## ASSIGNMENT
An exact transcription of the listing, without its images, is what the answer must contain.

## AVAILABLE DATA
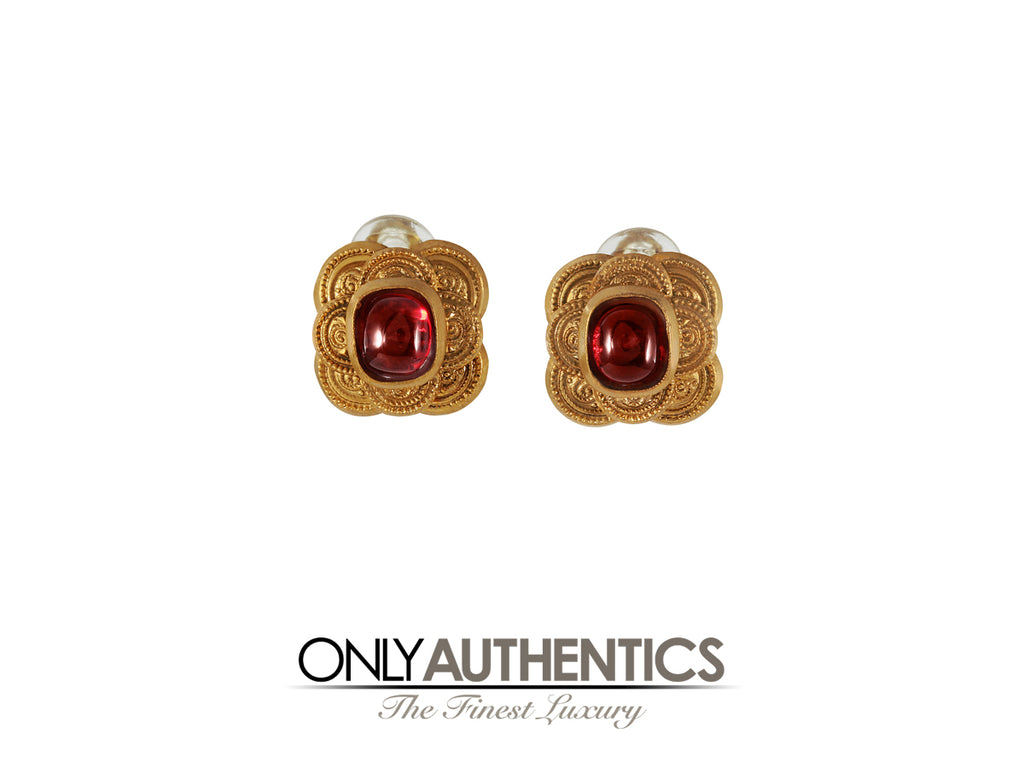 Chanel Red Gripoix Earrings
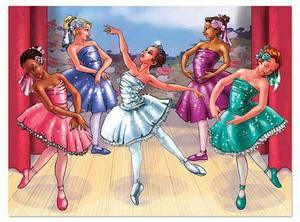 Ballet Recital Jigsaw Puzzle - 100 Pieces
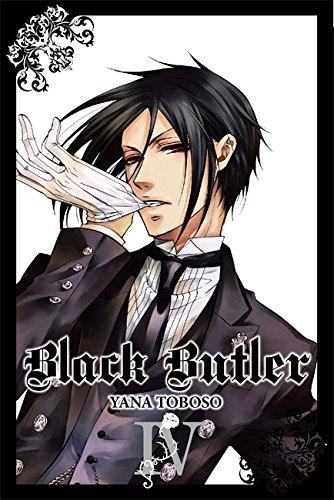 Black Butler, Vol. 4 (Black Butler, 4)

## RESULT FOR THIS TASK
 Chanel Red Gripoix Earrings
 Ballet Recital Jigsaw Puzzle - 100 Pieces
 Black Butler, Vol. 4 (Black Butler, 4)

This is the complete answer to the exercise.